I jumped off the North side highway and across to the South to get fuel at Biggs Junction. There were heaps of people stopping for the numerous fast food outlets. I jumped into the McDonalds to grab a bite and a humoungous soda to cool off from the Summer heat. I planned my next stop at Kennewick.

Riding back to the North side I found a peach farm on the way. They had a stall on the side of the road. I throught I’d grab some. The two girls inside didn’t pay me any attention. I was expecting some country hospitality I suppose. Instead I just got a bunch of gigantic juicy peaches.
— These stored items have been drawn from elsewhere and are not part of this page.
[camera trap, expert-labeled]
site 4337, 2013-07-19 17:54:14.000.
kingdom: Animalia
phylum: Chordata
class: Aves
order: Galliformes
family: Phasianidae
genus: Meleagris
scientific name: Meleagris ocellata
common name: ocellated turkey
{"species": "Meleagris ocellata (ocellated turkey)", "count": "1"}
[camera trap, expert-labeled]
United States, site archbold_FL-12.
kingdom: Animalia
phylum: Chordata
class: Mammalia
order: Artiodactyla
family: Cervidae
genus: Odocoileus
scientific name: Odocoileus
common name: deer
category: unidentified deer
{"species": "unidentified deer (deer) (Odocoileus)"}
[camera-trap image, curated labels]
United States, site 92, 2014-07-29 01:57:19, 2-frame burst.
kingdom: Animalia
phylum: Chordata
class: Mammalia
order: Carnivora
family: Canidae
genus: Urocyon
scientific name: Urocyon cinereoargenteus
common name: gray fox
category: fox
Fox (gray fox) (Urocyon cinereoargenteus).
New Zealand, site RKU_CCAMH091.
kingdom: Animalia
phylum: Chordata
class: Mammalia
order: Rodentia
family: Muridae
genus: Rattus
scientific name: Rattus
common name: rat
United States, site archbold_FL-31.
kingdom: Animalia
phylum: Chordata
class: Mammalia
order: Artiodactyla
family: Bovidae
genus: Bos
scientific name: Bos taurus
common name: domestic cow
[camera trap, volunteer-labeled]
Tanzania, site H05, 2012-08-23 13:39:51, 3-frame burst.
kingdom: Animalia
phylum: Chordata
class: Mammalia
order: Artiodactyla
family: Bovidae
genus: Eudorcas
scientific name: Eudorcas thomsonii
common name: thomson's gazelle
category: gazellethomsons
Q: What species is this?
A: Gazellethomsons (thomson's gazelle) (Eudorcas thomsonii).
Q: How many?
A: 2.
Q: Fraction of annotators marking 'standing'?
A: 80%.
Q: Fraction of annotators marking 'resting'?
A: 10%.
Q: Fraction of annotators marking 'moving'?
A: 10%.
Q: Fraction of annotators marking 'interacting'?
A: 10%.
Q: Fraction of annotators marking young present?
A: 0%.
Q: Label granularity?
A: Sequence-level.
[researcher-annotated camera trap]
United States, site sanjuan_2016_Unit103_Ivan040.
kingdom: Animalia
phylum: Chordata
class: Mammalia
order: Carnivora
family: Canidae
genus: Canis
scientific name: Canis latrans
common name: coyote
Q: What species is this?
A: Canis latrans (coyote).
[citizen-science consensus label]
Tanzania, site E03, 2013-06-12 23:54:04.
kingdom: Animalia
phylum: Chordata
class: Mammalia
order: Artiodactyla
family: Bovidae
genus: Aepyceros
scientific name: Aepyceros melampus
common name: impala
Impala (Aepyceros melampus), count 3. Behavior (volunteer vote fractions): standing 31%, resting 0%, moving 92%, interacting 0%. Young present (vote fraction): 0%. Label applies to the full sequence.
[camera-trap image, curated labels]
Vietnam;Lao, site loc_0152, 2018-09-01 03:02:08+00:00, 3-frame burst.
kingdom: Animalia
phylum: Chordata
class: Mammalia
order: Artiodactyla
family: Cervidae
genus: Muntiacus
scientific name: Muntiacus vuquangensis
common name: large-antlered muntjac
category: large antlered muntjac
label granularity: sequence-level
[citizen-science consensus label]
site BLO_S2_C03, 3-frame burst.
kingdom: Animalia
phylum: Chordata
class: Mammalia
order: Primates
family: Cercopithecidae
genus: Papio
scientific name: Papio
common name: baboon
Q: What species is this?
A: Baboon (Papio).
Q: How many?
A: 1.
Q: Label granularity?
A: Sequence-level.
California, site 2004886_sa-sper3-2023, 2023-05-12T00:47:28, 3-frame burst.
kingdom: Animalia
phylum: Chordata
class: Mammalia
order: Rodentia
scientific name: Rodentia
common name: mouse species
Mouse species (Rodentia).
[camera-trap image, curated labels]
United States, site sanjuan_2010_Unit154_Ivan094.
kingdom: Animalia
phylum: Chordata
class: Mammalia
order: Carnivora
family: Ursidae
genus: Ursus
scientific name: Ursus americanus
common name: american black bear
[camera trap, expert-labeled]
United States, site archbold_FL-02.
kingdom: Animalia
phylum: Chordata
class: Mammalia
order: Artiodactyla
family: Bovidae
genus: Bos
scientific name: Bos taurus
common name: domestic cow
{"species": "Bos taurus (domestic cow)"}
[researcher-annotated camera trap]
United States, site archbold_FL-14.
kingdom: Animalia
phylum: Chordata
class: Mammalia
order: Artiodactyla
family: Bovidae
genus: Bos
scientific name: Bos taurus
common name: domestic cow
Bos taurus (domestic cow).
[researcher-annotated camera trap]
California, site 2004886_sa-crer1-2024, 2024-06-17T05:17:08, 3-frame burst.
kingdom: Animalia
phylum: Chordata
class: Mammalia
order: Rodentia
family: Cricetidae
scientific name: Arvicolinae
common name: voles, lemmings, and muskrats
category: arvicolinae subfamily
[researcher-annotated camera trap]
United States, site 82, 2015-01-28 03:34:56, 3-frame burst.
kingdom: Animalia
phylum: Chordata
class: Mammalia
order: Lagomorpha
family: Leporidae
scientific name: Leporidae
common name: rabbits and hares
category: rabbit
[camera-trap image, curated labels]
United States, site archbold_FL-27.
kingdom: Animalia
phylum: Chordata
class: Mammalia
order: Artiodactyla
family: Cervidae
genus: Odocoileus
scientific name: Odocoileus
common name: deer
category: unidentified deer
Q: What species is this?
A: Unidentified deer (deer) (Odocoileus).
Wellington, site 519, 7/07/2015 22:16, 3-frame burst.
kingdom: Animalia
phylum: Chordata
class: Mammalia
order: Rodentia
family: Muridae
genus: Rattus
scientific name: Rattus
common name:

They charged me 5 USD a kilo though! They were, without a doubt, the best peaches I had ever had.

The ride to Kennewick was uneventful. It was long straight highways all the way. I stopped at a cafe to find the nearest campground. A young girl noticed the bike out the front and asked me about it. She joined me on the large sofa like chairs for a chat. “I wish I could do what you were doing”, she explained. “You can”, I replied She had been in Richland her whole life. She struggled with her family until she had got a great opportunity at a weld shop to work. It wasn’t the job she envisioned but found the work theraptic. She motioned the footpeddle with her hand in a wave like motion. She enjoyed it. “I just want to get a car and drive to the coast. I’ve never seen the ocean” “You should, it’s beautiful over there” She was inspired. She must’ve been about 18. “Do you know any campgrounds around here?”, I asked. “Yeah, there’s one of the edge of town” I plugged it into Google and found it.

I said good-bye to the girl from Richland and went to Horn Rapid Campground. It was early for once so I grabbed a can of beer at a store to celebrate. The campground was huge. It had lush green areas with picnic tables, toilets and showers. It was an oasis against the dry land I had travelled. It was a paid campground as you’d expect. I went over to the information board to grab a payment form. There were none. I called the number on the board to the park ranger. There was no answer.

The shower was nice and warm. I hadn’t had one since I was at Timi’s house. I was starting to run out of clean clothes though. I carried about 6 pairs of underwear, a few socks and t-shirts. The underwear concerned me the most, followed by the socks. I eventually got a call from the Ranger. I explained there was no envelopes to pay. He said he would swing by in the morning. Little did he know. I planned to escape before he came.

I heard the howl of wild dogs in the distance as I fell asleep.